Kunden öffnen ihr Herz auf dem Friseurstuhl
Während der Bart eines Mannes gestutzt wird, sitzen bereits die nächsten Kunden im Wartebereich im Flur. Das Angebot hat sich schnell rumgesprochen, die Termine sind regelmäßig ausgebucht. In dem provisorischen Salon herrscht eine vertraute und herzliche Atmosphäre, in der auch gelacht wird. „Jeder Mensch hat seine eigene Geschichte“, sagt Omid Shekaknia. „Es ist für mich eine sehr erfüllende Zeit. Ich spüre eine große Verbundenheit mit meinen Kunden.“
Hoffnung auf berufliche Perspektive
Omid Shekaknia stammt aus dem Iran, hatte dort mehr als 15 Jahre einen eigenen Friseursalon. Seit drei Jahren lebt der Kurde in Deutschland, aktuell läuft das Verfahren zur Anerkennung seines Meisterbriefes. Danach hofft er, wieder beruflich auf eigenen Beinen stehen zu können. „Mein Traum ist es, in Koblenz einen eigenen Salon zu eröffnen“, berichtet der 40-Jährige. Sein Engagement in der Anlaufstelle der Caritas ist für ihn eine Herzensangelegenheit. Auch nach Dienstschluss freut sich der Friseurmeister, wenn er einem Kunden im Stadtgebiet begegnet und beide für einen kurzen Plausch verweilen.

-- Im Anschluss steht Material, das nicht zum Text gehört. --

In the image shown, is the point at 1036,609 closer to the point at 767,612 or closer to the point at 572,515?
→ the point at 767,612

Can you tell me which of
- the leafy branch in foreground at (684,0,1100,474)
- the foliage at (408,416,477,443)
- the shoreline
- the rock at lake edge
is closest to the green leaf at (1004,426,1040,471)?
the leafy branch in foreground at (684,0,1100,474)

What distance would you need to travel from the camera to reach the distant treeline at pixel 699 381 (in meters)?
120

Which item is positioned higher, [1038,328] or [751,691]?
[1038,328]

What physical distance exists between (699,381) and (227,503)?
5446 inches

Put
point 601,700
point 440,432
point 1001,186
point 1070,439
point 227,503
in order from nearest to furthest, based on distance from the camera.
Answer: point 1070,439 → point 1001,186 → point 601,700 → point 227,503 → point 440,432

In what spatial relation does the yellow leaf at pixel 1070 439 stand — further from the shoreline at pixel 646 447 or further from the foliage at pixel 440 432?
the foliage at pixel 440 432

Ehrenamt ein schönes Zeichen der Solidarität
Für die Neustadt 20 ist der sympathische Friseurmeister ein großes Geschenk, mit seiner emphatischen und freundlichen Art bereichert er das Team vor Ort. „Wir sind Omid Shekaknia sehr dankbar für das großartige ehrenamtliche Engagement“, sagt Caritas-Mitarbeiterin Nina Mentowski. „Für unsere Klienten bedeutet ein Haarschnitt viel mehr als eine Frisur. Es geht um Solidarität, Wertschätzung und Menschenwürde.“ Omid Shekaknia strahlt, als sein letzter Kunde, ein Mann, der auf der Straße lebt, in den Spiegel schaut, dankbar seinen neuen Haarschnitt begutachtet und selbstbewusster vom Friseurstuhl aufsteht.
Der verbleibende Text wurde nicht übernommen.